Everyone can contribute. Don't place limits. Even a decent bug report (or the steps to hit a problem) helps.
"Of the options you mentioned, only writing it myself or hiring someone to write it will actually guarantee the specific functionality gets created. That's not going to be free to do."
So what? Whoever said F/OSS has to also be zero cost software?
"If i need 4 copies immediately, the only sensible approach is to go out and buy something that already does it."
I have no problem with that. You could also form a cadre of like minded individuals and get the thing done.
Did he know that is is hard/impossible to add? He won't find out unless he asks.
Does he require CMYK support? Seems he does and as GIMP can't/won't provide it; then GIMP is the wrong tool for the job.
I'm not RMS, I don't have a probably with people buying proprietary software. What I have a problem with is people who get software (or anything) for no cost, bitch about it and demand it do something else for no cost.
@Paul 135 - This already exists, it's called "getting involved". There is nothing to stop you, right now, getting together with a few others and hiring a coder/graphic artist/whatever and having whatever it is that annoys you sorted.
The slight problem with a straight money donation to bug fixes/features, it kinda creates the incentive for devs to not fix things until there's enough donations.
"Yes, we are all programmers"
No we are not. Why does everyone get so obsessed with code? Where did I say that you and only you must write the code and the only thing you are allowed to do is write the code?
You want to know what a massive help to a F/OSS project is? Reading the docs and checking for spelling mistakes, confusing structure, translating etc. Basic stuff that requires no knowledge of code.

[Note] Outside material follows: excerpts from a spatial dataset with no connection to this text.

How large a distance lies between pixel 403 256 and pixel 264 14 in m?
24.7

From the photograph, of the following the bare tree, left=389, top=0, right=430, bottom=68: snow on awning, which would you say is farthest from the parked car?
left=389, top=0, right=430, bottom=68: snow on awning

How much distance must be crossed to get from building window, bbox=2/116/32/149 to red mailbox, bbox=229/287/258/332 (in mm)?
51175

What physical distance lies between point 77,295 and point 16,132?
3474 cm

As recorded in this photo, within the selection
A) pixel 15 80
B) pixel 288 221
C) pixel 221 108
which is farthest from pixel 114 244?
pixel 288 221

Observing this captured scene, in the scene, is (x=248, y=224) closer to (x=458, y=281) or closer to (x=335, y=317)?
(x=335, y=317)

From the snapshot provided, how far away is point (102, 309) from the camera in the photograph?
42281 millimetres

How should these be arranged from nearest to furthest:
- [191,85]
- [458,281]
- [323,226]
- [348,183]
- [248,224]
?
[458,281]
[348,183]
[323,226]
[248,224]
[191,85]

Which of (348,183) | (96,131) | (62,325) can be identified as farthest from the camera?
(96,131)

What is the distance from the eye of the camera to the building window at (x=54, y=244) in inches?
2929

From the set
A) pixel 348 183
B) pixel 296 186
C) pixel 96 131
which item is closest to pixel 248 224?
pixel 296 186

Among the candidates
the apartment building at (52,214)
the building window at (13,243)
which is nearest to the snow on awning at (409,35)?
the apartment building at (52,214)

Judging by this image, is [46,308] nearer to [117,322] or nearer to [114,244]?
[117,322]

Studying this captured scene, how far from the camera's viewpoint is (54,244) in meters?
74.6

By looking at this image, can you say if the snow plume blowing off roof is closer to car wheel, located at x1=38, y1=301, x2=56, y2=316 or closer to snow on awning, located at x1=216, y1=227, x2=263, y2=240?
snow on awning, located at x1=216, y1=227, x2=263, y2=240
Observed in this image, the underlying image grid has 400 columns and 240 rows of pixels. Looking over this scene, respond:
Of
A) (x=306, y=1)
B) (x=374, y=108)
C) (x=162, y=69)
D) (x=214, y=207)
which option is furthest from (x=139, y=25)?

Wanting everything for free and providing no contribution back is what harms F/OSS.
"If it does not have the features needed everyone says "write it yourself." "
If you read what I wrote, you'll see that I offered many option. Here's a question:
1) How much did LibreOffice cost you?
2) How much did the support contract cost you?
3) How much is that feature worth to you?
"A small business cannot do this"
Yes it can. See the money it pays for licenses and support contracts....guess where some of that could go?
"Open source needs to address this"
If does. It's call "People who want features in free/open source help get those features put in."
"And the only thing I really need Photoshop for is CMYK image support."
Then write the CMYK support, or hire someone to write it, or sponsor the project, or write the specs, or help with the testing, or the docs, or....
That is, of course, assuming you have the time/resources/money.
LibreOffice and GIMP do do "real work" and one will find them excellent products. The toolchains are slightly different, but this is not a problem if you are only using one and either product is capable of matching their proprietary versions.
What people often forget when they say "You should use X instead of Y" is that "close enough" in file handling is simply not good enough in many cases. The fact that GIMP can read a Photoshop filse is of no use to a profession unless 100% fidelity is guaranteed. Gradients rendered the exact same way, layer and filters applied the exact same way etc.
But one stated out using GIMP, you can apply the same argument to Photoshop; it must render your GIMP files the exact same way otherwise Photoshop is useless to you.
So it really is more of a question on which one you start out with - for that choice is your lock-in and that is why you should choose freedom (if possible).